Feast of the Immaculate Conception

Tomorrow is the Feast of the Immaculate Conception in the Catholic Church.  The Feast celebrates the state of Mary, that she was conceived, by a singular grace without sin, just as the Ark of the Convenient, in which the Hebrews carried the Word of God, was covered by the most precious metal, gold. The doctrine means, in effect, that Mary was prepared for being the Mother of God, the mother of Jesus, God incarnate, by being left pure, and not predisposed to sin.
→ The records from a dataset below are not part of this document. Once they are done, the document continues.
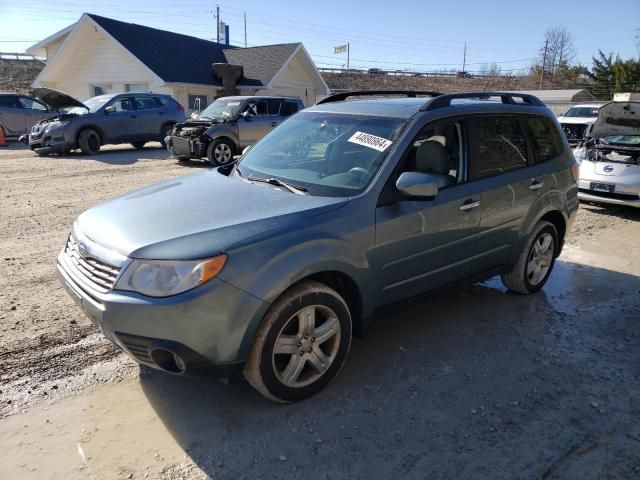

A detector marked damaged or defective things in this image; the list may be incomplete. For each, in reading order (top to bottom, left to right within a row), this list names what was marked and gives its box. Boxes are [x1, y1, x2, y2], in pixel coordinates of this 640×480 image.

damaged car with open hood [23, 89, 185, 157]
damaged car with open hood [166, 95, 304, 167]
damaged car with open hood [576, 93, 640, 207]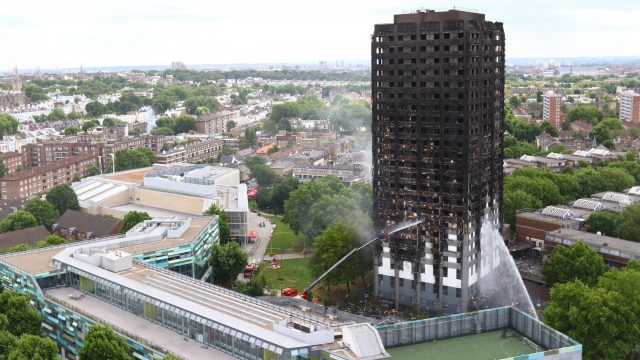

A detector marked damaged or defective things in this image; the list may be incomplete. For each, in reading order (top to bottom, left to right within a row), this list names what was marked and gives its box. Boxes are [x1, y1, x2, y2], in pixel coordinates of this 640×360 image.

charred concrete facade [372, 9, 502, 314]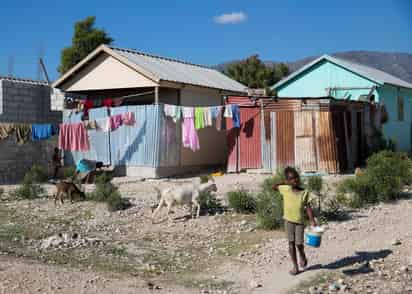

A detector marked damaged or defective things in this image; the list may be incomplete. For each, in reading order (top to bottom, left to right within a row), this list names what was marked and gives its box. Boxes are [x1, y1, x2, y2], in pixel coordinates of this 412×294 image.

rusty metal sheet [276, 112, 294, 169]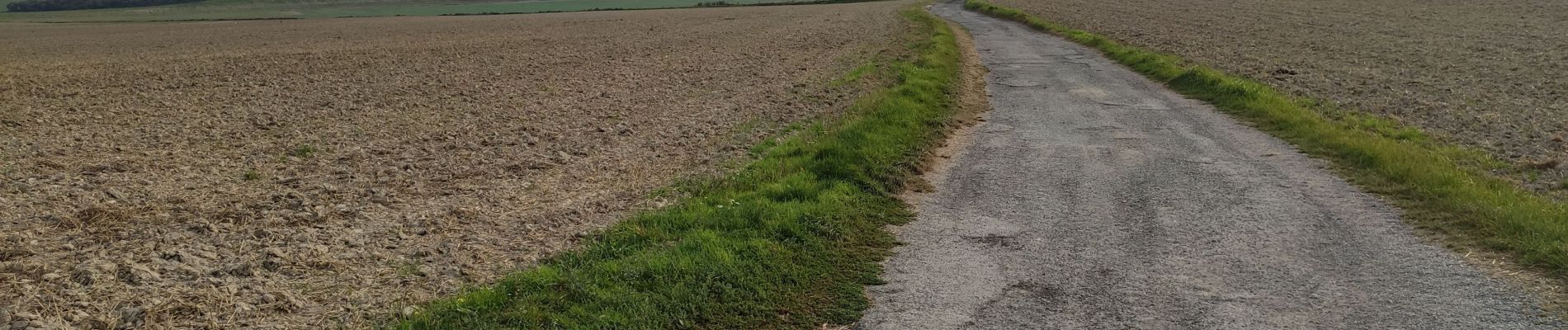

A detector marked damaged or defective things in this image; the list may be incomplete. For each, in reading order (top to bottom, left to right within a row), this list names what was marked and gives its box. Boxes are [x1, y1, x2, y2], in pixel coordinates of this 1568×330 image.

cracked asphalt [859, 1, 1568, 328]
road patch repair [859, 1, 1568, 328]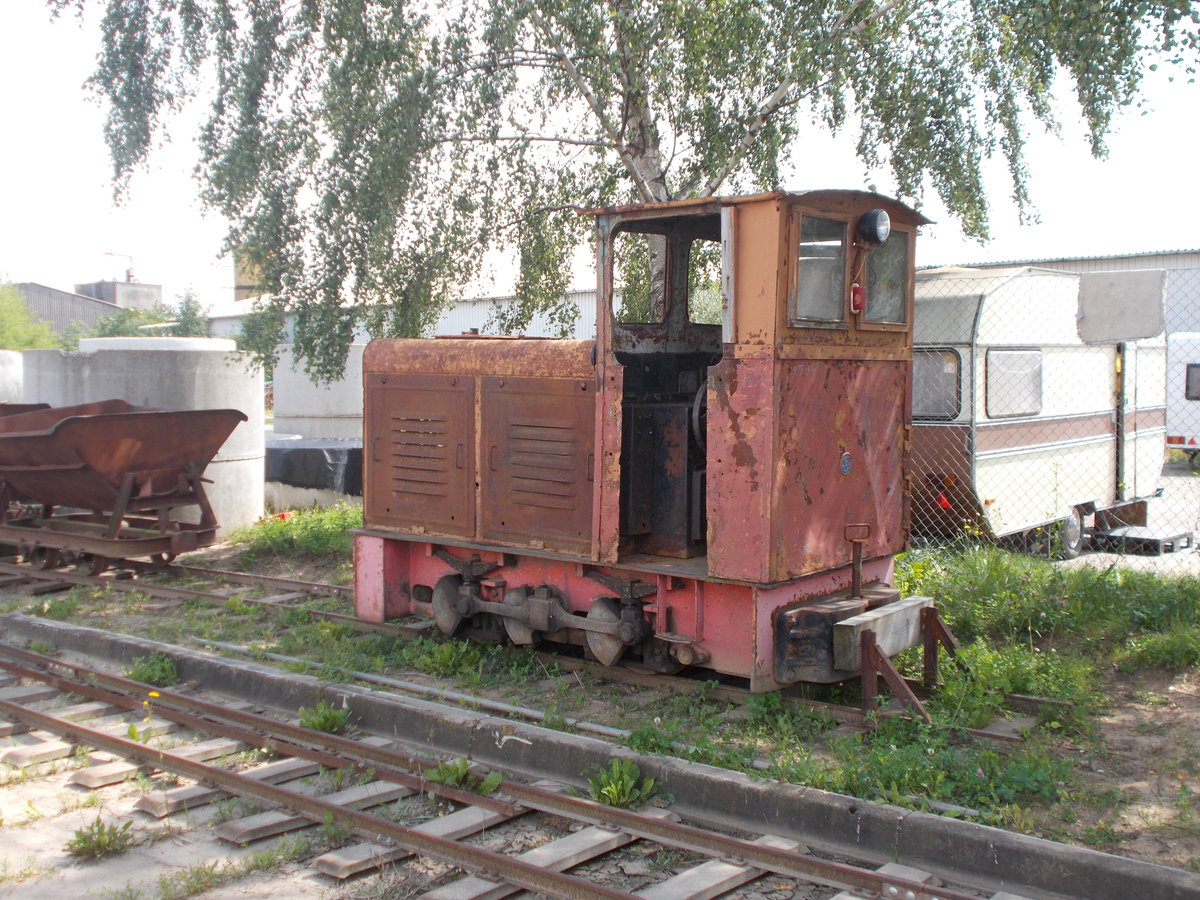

This feast is in the first week of Advent, the period of preparation for the coming of our Lord, the period of hope, expectation, prophecy and trial that gets us ready for Jesus.  It is followed on the 12th by another feast of Mary, the Feast of the Virgin of Guadalupe, one of my favorite feast days in the church.  Advent is a time of repentance of sin, like Lent, but unlike Lent, it is a period that looks forward from the time of Genesis to the birth of Jesus and the beginning  of his ministry.  Mary sums up the experience of the Hebrew people for us, and shares her motherly love with us, through her son. Mary is a New Eve, like what Eve was before she fell, and hence a Mother of all the Living, but by adoption rather than by natural order. In advent we strive to become a people of God, and she provides motherly love to us in that effort.

Putting aside for now the doctrinal matters of the church regarding this, let me consider my own reaction to Mary and to this feast.  I am a person who suffered the minimal attention of a mother, not through her fault, but by the fact that my mother herself suffered with mental illness and struggled with it.  Early on, from the first time I heard the song at 12 or 13 years old, I identified with the old folk song "Motherless Children".  I often turned to Mary, as a child, for the motherly love I could not receive from a mother confined to a hospital.

Similarly the poor that I learned early to identify with, seek her motherly love.  The feast of the Immaculate Conception is followed so closely by the Feast of the Virgin of Guadalupe precisely because she is not only the Mother of the Americas, but because she is the Mother of the poor.  She appeared to a poor and downtrodden Indian because she had to bring God's special love for the poor.  So this period of time in advent is a time when we must rededicate ourselves to the poor in preparation for the coming of Jesus.  Indeed he comes as a poor child, lying in a manager and is soon on the run as an undocumented person in Egypt. The Holy Family, in fleeing Herod represent poor immigrants and refugees everywhere in the world.